The Diamondbacks tied it at 2 one inning later. Chad Tracy led off with a double, went to third on Scott Hairston's sacrifice bunt and scored on Chris Snyder's sacrifice fly.

Hairston's sacrifice was his third in 133 big league games and first since 2004.

"It's probably been three or four years, but if they ask you, you do it," he said.

Arroyo coasted through the first four innings, allowing only a walk to opposing pitcher Doug Davis. Arroyo didn't give up a hit until Conor Jackson's one-out single to center in the fifth.

Arroyo allowed two runs and four hits in seven innings. He struck out four and walked two over 103 pitches. Those are usually the sort of numbers that result in a victory.

"It's one of those games you hate to see slip away," Arroyo said. "I weathered the storm twice, but they got the guy on base, got him over and did what they had to do to tie the game."

Unlike Arroyo, Davis worked out of trouble for much of the night in his first home start as a Diamondback. He allowed runners in each of his first five innings but gave up only two runs.

The Reds took a 1-0 lead in the second when Jeff Conine doubled and scored on a single by Gonzalez.

Cincinnati made it 2-0 in the fourth on David Ross' sacrifice fly to shallow right field.

Davis gave up two earned runs and five hits in six innings. He walked three and struck out four.

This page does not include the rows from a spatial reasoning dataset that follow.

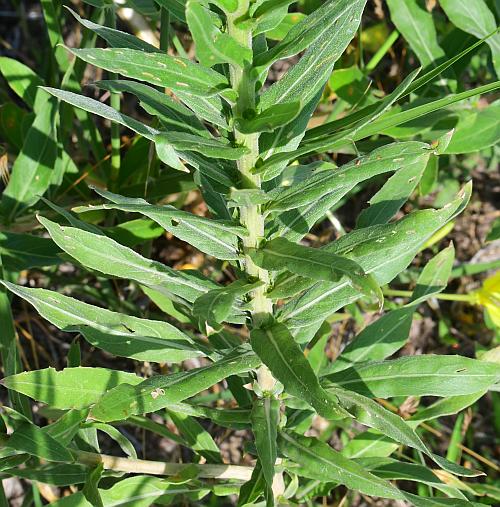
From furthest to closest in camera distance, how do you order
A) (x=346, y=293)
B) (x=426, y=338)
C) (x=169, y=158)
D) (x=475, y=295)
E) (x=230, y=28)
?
(x=426, y=338), (x=475, y=295), (x=346, y=293), (x=169, y=158), (x=230, y=28)

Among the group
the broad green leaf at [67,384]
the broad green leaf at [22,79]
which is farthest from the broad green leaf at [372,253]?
the broad green leaf at [22,79]

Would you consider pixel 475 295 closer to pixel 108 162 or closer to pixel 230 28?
pixel 108 162

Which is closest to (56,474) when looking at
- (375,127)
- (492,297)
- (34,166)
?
(34,166)

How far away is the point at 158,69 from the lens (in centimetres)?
116

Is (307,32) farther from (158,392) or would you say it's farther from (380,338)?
(380,338)

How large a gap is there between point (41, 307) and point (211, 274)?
1.27m

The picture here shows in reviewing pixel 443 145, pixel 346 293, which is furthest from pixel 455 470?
pixel 443 145

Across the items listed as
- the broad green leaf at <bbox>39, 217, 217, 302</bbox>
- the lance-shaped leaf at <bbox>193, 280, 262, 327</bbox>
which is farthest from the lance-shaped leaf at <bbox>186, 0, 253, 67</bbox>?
the broad green leaf at <bbox>39, 217, 217, 302</bbox>

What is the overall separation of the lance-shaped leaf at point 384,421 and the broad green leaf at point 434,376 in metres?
0.13

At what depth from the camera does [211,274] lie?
2.83 m

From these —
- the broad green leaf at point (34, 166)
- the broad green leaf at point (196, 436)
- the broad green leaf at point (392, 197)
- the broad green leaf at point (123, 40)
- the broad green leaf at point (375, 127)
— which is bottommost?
the broad green leaf at point (196, 436)

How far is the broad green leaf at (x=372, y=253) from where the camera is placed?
1.43 m

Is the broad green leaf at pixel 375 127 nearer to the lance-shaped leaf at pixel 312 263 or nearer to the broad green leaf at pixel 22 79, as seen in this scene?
the lance-shaped leaf at pixel 312 263

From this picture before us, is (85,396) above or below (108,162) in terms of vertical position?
below
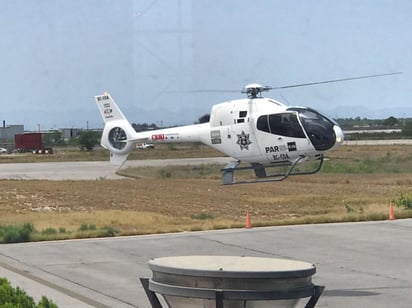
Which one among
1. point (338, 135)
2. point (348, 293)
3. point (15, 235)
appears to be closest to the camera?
point (348, 293)

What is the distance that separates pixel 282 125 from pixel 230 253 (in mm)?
3607

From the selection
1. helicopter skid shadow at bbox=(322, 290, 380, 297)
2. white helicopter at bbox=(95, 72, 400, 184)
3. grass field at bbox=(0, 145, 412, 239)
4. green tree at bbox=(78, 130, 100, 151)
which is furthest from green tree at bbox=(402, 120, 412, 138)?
helicopter skid shadow at bbox=(322, 290, 380, 297)

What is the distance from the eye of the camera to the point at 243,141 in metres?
20.0

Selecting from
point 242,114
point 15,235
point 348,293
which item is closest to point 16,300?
point 348,293

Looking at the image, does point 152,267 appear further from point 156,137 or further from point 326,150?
point 156,137

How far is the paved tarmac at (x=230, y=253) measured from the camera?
1245 cm

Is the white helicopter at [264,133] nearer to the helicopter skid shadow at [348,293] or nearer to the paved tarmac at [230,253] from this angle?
the paved tarmac at [230,253]

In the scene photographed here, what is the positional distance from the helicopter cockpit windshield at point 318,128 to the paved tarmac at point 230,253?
2.44 meters

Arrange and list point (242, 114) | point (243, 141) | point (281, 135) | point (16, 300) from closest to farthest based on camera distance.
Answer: point (16, 300) < point (281, 135) < point (242, 114) < point (243, 141)

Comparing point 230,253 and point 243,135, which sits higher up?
point 243,135

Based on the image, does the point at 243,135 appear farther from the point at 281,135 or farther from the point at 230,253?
the point at 230,253

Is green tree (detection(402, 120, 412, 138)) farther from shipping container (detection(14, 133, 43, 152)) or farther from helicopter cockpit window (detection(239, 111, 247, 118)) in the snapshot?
helicopter cockpit window (detection(239, 111, 247, 118))

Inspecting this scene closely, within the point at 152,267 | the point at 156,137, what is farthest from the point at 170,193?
the point at 152,267

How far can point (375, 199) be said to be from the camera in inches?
1491
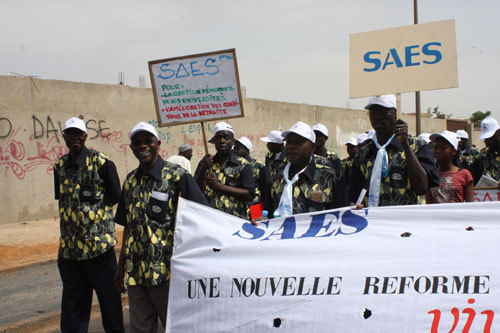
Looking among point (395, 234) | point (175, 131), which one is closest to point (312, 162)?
point (395, 234)

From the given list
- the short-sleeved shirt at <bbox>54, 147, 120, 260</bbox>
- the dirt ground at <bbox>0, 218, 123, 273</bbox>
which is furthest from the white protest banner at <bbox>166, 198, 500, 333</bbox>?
the dirt ground at <bbox>0, 218, 123, 273</bbox>

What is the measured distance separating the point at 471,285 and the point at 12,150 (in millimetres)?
10707

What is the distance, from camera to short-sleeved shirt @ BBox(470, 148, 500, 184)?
5.79 meters

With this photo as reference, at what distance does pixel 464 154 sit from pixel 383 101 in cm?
426

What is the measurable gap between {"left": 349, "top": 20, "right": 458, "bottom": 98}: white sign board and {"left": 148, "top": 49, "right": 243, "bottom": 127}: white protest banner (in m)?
1.08

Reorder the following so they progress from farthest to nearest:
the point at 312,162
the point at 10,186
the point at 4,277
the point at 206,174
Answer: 1. the point at 10,186
2. the point at 4,277
3. the point at 206,174
4. the point at 312,162

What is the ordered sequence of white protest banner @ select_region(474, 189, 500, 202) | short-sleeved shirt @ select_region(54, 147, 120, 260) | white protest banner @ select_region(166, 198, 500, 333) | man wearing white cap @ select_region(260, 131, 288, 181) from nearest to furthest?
white protest banner @ select_region(166, 198, 500, 333) < short-sleeved shirt @ select_region(54, 147, 120, 260) < white protest banner @ select_region(474, 189, 500, 202) < man wearing white cap @ select_region(260, 131, 288, 181)

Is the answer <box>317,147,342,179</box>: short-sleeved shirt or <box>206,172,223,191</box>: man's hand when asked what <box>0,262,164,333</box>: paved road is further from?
<box>317,147,342,179</box>: short-sleeved shirt

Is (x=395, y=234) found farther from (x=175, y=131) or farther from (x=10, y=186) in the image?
(x=175, y=131)

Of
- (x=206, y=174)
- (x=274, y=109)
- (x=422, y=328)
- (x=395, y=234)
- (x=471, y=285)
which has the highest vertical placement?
(x=274, y=109)

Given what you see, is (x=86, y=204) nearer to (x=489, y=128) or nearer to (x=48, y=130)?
(x=489, y=128)

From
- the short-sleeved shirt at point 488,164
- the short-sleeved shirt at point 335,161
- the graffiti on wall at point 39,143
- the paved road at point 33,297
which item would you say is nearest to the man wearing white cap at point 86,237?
the paved road at point 33,297

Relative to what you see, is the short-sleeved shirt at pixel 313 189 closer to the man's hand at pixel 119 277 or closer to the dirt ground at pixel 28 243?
the man's hand at pixel 119 277

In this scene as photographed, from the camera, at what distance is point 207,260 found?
3473mm
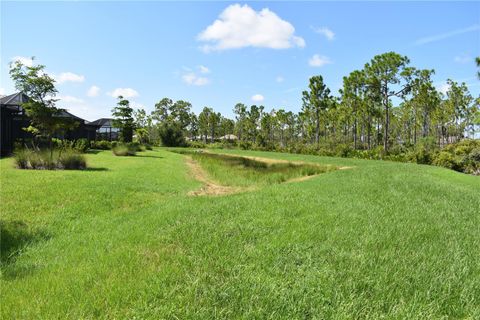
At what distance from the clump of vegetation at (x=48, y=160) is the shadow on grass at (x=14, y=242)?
25.3ft

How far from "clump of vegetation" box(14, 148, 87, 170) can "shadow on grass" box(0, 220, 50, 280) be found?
7.70 m

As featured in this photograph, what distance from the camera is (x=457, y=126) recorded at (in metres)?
50.2

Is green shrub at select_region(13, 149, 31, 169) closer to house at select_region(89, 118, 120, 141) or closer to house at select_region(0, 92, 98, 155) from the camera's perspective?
house at select_region(0, 92, 98, 155)

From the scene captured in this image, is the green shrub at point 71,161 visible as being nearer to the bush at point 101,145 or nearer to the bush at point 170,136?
the bush at point 101,145

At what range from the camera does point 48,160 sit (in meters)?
13.1

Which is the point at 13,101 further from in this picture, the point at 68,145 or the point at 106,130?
the point at 106,130

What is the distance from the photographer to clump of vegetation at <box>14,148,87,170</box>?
1270cm

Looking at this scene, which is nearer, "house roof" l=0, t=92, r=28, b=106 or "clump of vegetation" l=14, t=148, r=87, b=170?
"clump of vegetation" l=14, t=148, r=87, b=170

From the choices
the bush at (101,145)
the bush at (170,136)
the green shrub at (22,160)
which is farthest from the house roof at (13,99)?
the bush at (170,136)

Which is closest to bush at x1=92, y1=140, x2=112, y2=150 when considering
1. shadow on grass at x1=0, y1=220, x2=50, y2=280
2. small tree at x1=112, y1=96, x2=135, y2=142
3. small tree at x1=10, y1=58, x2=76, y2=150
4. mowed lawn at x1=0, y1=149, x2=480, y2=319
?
small tree at x1=112, y1=96, x2=135, y2=142

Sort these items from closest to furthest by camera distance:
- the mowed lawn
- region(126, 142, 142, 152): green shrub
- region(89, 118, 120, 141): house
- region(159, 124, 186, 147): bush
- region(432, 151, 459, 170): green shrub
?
the mowed lawn → region(432, 151, 459, 170): green shrub → region(126, 142, 142, 152): green shrub → region(89, 118, 120, 141): house → region(159, 124, 186, 147): bush

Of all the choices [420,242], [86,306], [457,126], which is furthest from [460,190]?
[457,126]

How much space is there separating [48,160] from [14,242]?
29.4ft

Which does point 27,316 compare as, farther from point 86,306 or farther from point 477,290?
point 477,290
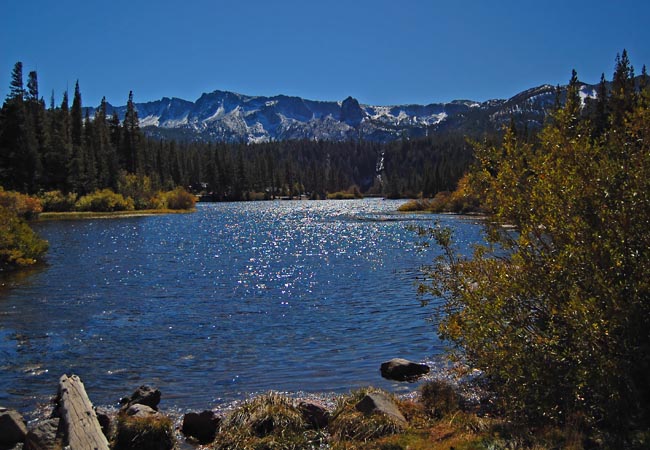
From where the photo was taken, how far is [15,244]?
1464 inches

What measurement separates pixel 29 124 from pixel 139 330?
8549 cm

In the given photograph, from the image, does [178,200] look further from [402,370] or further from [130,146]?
[402,370]

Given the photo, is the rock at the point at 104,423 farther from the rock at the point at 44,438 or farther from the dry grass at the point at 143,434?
the rock at the point at 44,438

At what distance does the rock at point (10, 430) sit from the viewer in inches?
424

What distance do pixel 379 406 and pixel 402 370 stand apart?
15.1 feet

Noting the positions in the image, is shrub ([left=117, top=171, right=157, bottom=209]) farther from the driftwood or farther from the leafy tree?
the leafy tree

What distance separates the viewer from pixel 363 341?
1972 cm

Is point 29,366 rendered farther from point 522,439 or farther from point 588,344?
point 588,344

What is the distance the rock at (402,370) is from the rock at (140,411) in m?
6.62

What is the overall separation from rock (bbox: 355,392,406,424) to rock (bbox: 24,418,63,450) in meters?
5.72

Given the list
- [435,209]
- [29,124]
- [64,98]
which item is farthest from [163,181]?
[435,209]

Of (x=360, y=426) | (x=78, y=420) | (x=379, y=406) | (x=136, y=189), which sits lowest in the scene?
(x=360, y=426)

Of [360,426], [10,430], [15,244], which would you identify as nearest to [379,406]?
[360,426]

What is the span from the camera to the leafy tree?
27.3ft
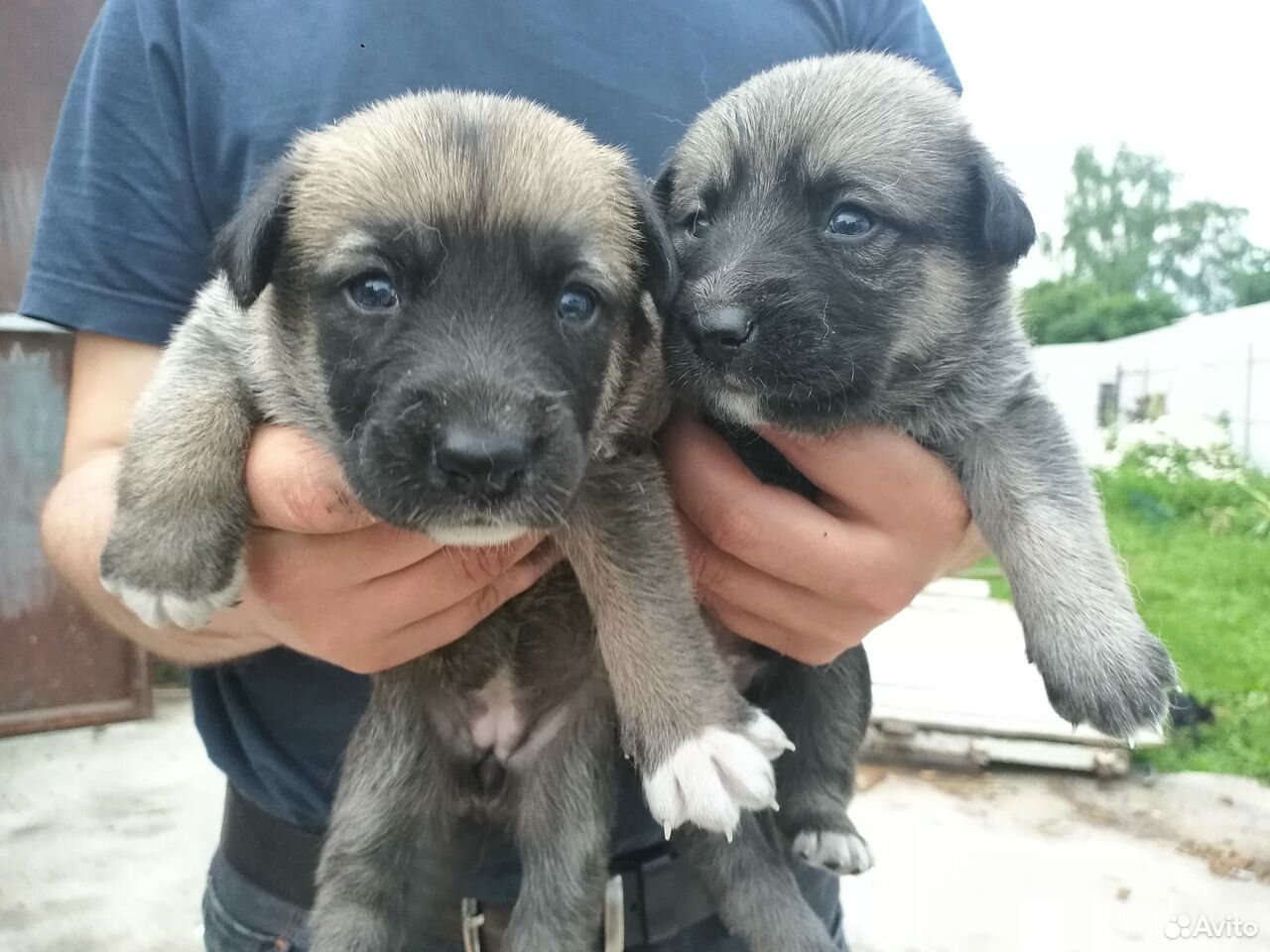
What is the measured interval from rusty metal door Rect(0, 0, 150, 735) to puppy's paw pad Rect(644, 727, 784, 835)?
431 cm

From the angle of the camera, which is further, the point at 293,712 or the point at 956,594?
the point at 956,594

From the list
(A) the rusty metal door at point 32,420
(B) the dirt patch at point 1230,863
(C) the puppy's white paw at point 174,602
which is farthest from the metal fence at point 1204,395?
(A) the rusty metal door at point 32,420

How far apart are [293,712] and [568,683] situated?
1.63 ft

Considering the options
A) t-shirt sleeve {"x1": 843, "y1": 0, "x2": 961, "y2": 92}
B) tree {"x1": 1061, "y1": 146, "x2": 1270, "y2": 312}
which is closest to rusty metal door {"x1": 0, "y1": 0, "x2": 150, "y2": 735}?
t-shirt sleeve {"x1": 843, "y1": 0, "x2": 961, "y2": 92}

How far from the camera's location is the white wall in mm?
3596

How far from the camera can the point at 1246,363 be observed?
3.70 metres

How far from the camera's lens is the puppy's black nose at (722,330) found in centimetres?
147

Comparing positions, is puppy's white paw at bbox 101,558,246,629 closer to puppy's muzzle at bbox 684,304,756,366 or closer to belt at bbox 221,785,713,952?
belt at bbox 221,785,713,952

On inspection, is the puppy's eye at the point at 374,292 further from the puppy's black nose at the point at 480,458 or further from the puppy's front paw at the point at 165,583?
the puppy's front paw at the point at 165,583

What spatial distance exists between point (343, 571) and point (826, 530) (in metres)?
0.75

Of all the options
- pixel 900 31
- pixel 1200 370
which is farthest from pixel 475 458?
pixel 1200 370

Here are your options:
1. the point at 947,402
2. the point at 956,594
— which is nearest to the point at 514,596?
the point at 947,402

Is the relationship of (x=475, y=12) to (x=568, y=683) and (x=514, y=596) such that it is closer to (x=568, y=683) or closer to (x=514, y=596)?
(x=514, y=596)

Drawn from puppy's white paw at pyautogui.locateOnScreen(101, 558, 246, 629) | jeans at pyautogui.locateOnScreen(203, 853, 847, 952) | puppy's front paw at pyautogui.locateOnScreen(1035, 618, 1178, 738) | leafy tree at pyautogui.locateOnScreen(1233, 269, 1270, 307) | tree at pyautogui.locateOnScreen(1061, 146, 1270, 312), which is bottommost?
jeans at pyautogui.locateOnScreen(203, 853, 847, 952)
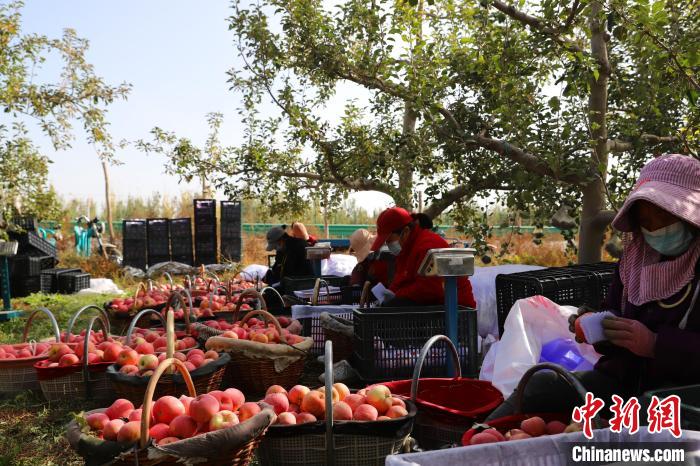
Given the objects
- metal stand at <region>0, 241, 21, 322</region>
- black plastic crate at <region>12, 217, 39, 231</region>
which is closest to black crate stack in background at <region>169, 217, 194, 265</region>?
black plastic crate at <region>12, 217, 39, 231</region>

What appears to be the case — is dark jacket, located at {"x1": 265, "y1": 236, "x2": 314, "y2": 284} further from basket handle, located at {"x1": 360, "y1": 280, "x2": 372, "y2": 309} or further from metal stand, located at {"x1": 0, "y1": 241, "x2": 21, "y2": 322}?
metal stand, located at {"x1": 0, "y1": 241, "x2": 21, "y2": 322}

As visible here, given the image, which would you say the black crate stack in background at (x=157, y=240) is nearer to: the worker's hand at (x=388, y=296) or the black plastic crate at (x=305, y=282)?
the black plastic crate at (x=305, y=282)

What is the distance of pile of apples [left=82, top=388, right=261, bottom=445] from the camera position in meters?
2.44

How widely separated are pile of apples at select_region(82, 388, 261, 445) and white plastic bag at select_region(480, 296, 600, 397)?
1.62m

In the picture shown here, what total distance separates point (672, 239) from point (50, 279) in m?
12.2

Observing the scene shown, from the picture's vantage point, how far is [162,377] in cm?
377

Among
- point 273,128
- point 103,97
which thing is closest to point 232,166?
point 273,128

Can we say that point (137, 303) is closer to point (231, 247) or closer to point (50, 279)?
point (50, 279)

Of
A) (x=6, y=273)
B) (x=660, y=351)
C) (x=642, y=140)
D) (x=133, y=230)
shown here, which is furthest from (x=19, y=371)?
(x=133, y=230)

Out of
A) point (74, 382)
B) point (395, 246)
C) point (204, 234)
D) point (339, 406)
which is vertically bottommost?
point (74, 382)

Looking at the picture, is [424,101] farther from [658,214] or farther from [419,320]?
[658,214]

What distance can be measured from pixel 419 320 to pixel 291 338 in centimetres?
101

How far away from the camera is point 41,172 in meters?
10.4

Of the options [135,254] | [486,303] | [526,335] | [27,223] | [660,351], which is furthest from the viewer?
[135,254]
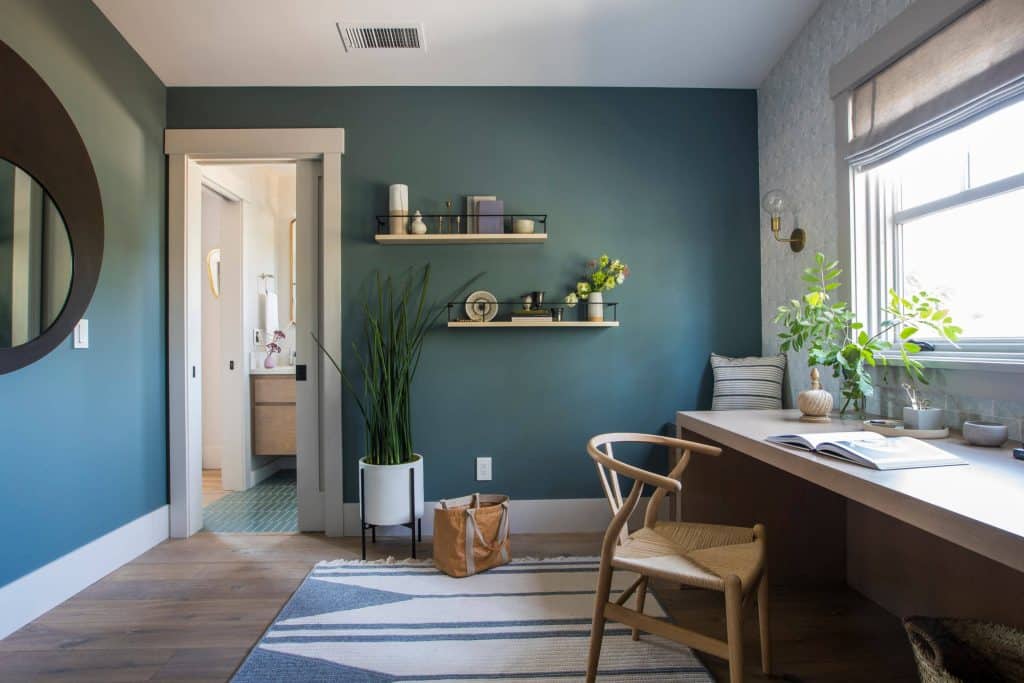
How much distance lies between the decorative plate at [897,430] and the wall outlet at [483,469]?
5.51 feet

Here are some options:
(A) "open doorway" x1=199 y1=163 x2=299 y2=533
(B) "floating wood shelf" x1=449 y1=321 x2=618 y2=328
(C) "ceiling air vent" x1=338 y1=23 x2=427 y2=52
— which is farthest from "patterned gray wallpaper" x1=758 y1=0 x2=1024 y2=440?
(A) "open doorway" x1=199 y1=163 x2=299 y2=533

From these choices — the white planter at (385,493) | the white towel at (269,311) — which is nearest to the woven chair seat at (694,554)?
the white planter at (385,493)

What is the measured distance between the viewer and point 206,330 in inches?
164

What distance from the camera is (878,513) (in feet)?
6.43

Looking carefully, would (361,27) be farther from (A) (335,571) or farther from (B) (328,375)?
(A) (335,571)

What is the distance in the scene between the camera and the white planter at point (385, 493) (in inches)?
92.0

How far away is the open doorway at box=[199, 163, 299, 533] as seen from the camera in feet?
11.2

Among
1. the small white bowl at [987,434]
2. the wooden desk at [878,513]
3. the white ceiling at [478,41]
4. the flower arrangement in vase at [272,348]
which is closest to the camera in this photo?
the wooden desk at [878,513]

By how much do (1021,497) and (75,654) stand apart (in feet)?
8.23

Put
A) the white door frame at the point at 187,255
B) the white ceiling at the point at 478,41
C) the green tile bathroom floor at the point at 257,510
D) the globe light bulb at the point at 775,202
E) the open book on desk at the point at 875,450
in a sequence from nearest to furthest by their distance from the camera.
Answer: the open book on desk at the point at 875,450 < the white ceiling at the point at 478,41 < the globe light bulb at the point at 775,202 < the white door frame at the point at 187,255 < the green tile bathroom floor at the point at 257,510

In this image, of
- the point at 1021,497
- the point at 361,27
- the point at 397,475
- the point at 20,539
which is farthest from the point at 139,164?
the point at 1021,497

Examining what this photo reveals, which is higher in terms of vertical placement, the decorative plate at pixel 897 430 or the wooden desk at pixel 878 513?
the decorative plate at pixel 897 430

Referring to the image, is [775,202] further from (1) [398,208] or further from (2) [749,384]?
(1) [398,208]

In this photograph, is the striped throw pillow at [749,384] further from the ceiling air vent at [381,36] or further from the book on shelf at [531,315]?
the ceiling air vent at [381,36]
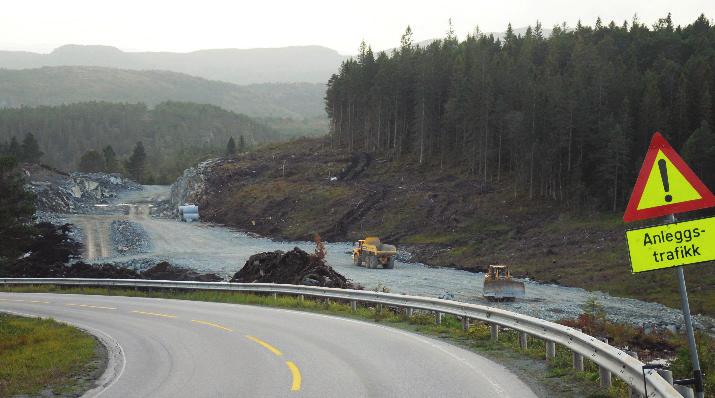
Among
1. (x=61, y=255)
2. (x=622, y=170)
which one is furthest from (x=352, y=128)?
(x=61, y=255)

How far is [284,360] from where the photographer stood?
43.1 ft

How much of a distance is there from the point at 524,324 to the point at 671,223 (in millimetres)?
7361

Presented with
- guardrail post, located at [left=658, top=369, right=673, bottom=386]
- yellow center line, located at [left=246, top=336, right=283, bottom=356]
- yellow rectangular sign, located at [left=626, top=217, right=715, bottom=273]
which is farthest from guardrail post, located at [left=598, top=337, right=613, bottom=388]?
yellow center line, located at [left=246, top=336, right=283, bottom=356]

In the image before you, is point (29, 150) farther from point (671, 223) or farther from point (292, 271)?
point (671, 223)

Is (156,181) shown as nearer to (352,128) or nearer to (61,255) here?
(352,128)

"We had some great chances against Doug Davis," Cincinnati manager Jerry Narron said. "We got his pitch count up. We just couldn't get any big hits off him."

Game notes
Gonzalez's single in the second extended his hitting streak to five games. He went 2-for-3. ... The Diamondbacks improved to 4-6 in home openers. ... Arizona Sen. John McCain attended the game and sat with Diamondbacks general partner Jeff Moorad. ... The Reds were happy to be in the 81-degree warmth of the desert after playing their last five games in 30-degree temperatures in Cincinnati.